Hyperliquid-Händler preisen Unitree mit dem 4-Fachen des IPO-Werts
Die Pre-IPO-Perpetuals auf Hyperliquid setzen Unitree auf rund 38 Milliarden Dollar, deutlich über dem Shanghai-IPO. Das unterstreicht, wie Onchain-Derivate auch außerhalb von Krypto für hohe Leverage und Preisfindung sorgen.

Wichtigste Erkenntnisse
- Krypto-Trader preisen Unitree Robotics auf Hyperliquid mit mehr als dem Vierfachen des IPO-Werts.
- Die implizite Bewertung in Pre-IPO-Perpetual-Contracts liegt bei etwa 38 Milliarden Dollar.
- Der Handel mit Unitree-Aktien soll zwischen dem 17. und 21. August starten.
Krypto-Trader preisen Unitree Robotics auf Hyperliquid mit einer Bewertung, die deutlich mehr als viermal so hoch liegt wie der IPO-Wert, mit dem das chinesische Robotikunternehmen an die Börse geht. Während Unitree in Shanghai mit 150,80 Yuan beziehungsweise 22,37 Dollar (19 Euro) je Aktie bepreist wurde, liegt die implizite Bewertung in Pre-IPO-Perpetual-Contracts bei rund 38 Milliarden Dollar (32,9 Milliarden Euro), laut dem Blockchain-Analyseunternehmen Allium.
Hohe Prämie auf Hyperliquid
Die Kontrakte rund um Unitree handelten am Freitag zwischen 92 Dollar (80 Euro) und 94 Dollar (81 Euro), was einer Prämie von mehr als 300 % gegenüber dem Börsenpreis entspricht.
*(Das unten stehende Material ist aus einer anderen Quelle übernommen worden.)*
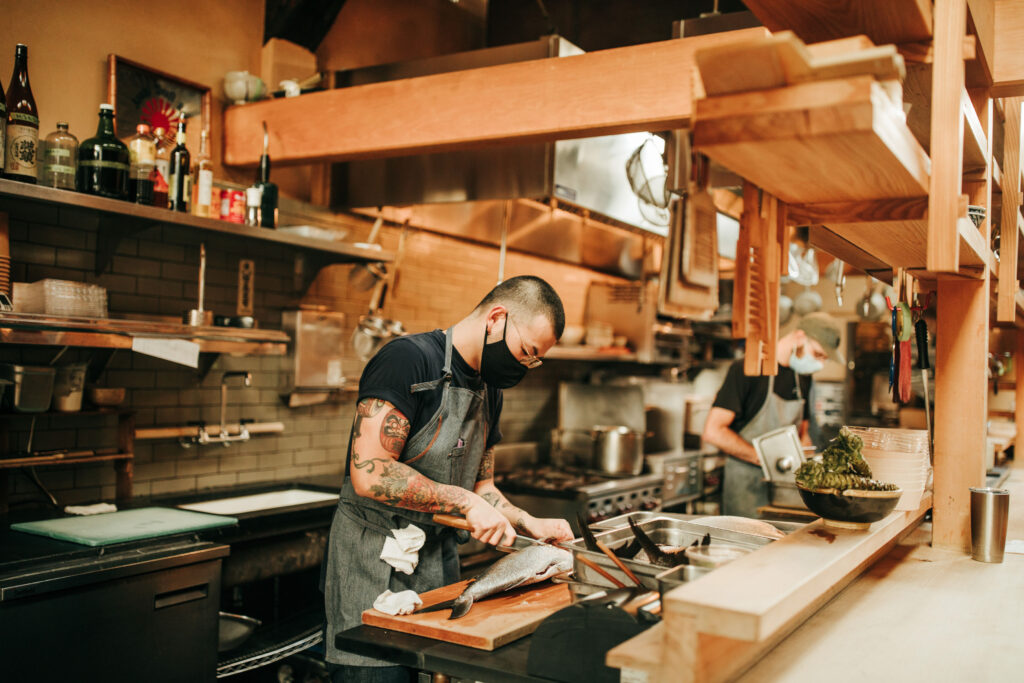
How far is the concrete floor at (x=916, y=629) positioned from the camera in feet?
5.29

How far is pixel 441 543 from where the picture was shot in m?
2.70

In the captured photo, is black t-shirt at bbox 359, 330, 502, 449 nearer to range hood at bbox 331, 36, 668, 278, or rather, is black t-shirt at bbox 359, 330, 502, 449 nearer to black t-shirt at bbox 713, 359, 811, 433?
range hood at bbox 331, 36, 668, 278

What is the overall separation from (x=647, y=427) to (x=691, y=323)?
5.36 ft

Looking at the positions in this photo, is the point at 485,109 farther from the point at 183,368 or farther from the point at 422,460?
the point at 183,368

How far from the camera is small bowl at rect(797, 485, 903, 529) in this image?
1.94 m

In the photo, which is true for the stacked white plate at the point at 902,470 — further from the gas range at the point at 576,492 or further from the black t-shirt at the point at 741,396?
the black t-shirt at the point at 741,396

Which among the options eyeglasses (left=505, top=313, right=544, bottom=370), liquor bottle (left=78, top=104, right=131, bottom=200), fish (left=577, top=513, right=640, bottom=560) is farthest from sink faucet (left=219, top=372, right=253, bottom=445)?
fish (left=577, top=513, right=640, bottom=560)

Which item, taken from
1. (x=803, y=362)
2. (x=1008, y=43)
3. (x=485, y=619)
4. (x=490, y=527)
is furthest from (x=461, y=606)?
(x=803, y=362)

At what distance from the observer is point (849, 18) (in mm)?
1853

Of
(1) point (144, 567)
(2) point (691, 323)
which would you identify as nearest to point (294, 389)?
(1) point (144, 567)

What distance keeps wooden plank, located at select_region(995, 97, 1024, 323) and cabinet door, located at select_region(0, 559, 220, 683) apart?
312cm

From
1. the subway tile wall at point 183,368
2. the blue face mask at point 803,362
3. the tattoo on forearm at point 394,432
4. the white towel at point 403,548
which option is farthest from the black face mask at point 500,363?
the blue face mask at point 803,362

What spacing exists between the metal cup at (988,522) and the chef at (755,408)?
2.23 m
Der Abstand zeigt, wie aggressiv die Erwartungen rund um eines der meistbeachteten Robotik-Unternehmen Chinas sind, das vierbeinige und humanoide Roboter für Forschung, Industrie und Verbraucheranwendungen baut.
Allium meldete, dass Unitree im vergangenen Jahr einen Umsatz von 253 Millionen Dollar (219 Millionen Euro) erzielte, ein Plus von 335 %, und dass die Auslieferungen humanoider Roboter über 5.500 lagen. Außerdem soll das IPO 8000-mal überzeichnet worden sein von Retail-Tradern. Der Handel mit der Aktie soll zwischen dem 17. und 21. August starten.
Pre-IPO-Perps ziehen Kapital an
Der Unitree-Handel passt in eine schnell wachsende Nische innerhalb von Krypto-Derivaten: Pre-IPO-Perpetual-Futures. Das sind spekulative Kontrakte, mit denen Trader auf die erwartete Bewertung privater Unternehmen setzen können, bevor diese tatsächlich an die Börse gehen. Sie vermitteln kein Eigentum, keine Dividende und können nicht in echte Aktien umgewandelt werden.
Gerade deshalb können sich Preise stark von einer normalen Einschätzung des Fair Value lösen, vor allem wenn es für das zugrunde liegende Unternehmen noch keinen transparenten Spotmarkt gibt. Für Trader bedeutet das zusätzliche Volatilität und ein höheres Liquidationsrisiko, besonders weil Leverage hier eine große Rolle spielt.
Hyperliquid wurde als Onchain-Venue für Perpetual Futures bekannt, und diese Infrastruktur wird inzwischen auch außerhalb von Krypto genutzt, unter anderem für Rohstoffe und nun eben für private Unternehmen. Frühere Beispiele wie CXMT und SpaceX haben bereits gezeigt, dass dieser Markt manchmal überraschend nah am Eröffnungspreis liegen kann, aber eine Garantie ist das nicht.
Hyperliquids Wachstum als Handelsplatz passt in eine breitere Debatte über die Rolle von Onchain-Derivaten. Die SEC sprach zuvor mit Beteiligten über die Regeln für Onchain-Derivate, gerade weil solche Märkte immer weiter über den traditionellen Kryptohandel hinausreichen.
Bedeutung für Europa
Für europäische Krypto-Leser zeigt dieser Fall, wie weit sich Derivatemärkte inzwischen über Bitcoin und Ethereum hinaus ausgedehnt haben. Er macht auch deutlich, dass Pre-IPO-Perps nicht nur eine Preisvorstellung widerspiegeln, sondern auch eine Marktstruktur mit hoher Leverage, begrenzter Liquidität und unklarer Regulierung. Das kann für alle relevant sein, die verfolgen, wie Onchain-Venues neue Formen von Spekulation und Preisfindung ermöglichen.